GIVEN ENTRIES –
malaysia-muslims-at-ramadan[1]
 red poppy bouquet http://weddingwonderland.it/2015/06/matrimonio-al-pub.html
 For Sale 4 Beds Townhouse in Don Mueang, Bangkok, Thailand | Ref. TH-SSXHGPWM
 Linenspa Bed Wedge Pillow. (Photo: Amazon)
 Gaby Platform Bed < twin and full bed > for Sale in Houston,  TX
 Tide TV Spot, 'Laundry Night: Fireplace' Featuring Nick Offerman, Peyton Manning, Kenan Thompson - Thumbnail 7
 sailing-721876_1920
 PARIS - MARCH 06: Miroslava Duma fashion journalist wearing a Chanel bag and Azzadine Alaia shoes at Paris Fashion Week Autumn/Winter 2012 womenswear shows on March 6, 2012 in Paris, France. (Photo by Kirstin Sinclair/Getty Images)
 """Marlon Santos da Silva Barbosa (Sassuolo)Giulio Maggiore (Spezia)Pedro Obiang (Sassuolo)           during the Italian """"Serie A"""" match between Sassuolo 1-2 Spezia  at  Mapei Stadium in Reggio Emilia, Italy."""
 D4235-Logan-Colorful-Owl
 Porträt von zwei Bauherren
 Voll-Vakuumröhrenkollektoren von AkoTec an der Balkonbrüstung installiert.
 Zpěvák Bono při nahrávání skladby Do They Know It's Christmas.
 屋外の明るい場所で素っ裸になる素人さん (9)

EXERCISE DESCRIPTION – Your answer must consist solely of the lines above between the line holding "Santos da Silva" and the line holding "Voll-Vakuumröhrenkollektoren von AkoTec", inclusive, copied exactly.

COMPLETED TASK –
 """Marlon Santos da Silva Barbosa (Sassuolo)Giulio Maggiore (Spezia)Pedro Obiang (Sassuolo)           during the Italian """"Serie A"""" match between Sassuolo 1-2 Spezia  at  Mapei Stadium in Reggio Emilia, Italy."""
 D4235-Logan-Colorful-Owl
 Porträt von zwei Bauherren
 Voll-Vakuumröhrenkollektoren von AkoTec an der Balkonbrüstung installiert.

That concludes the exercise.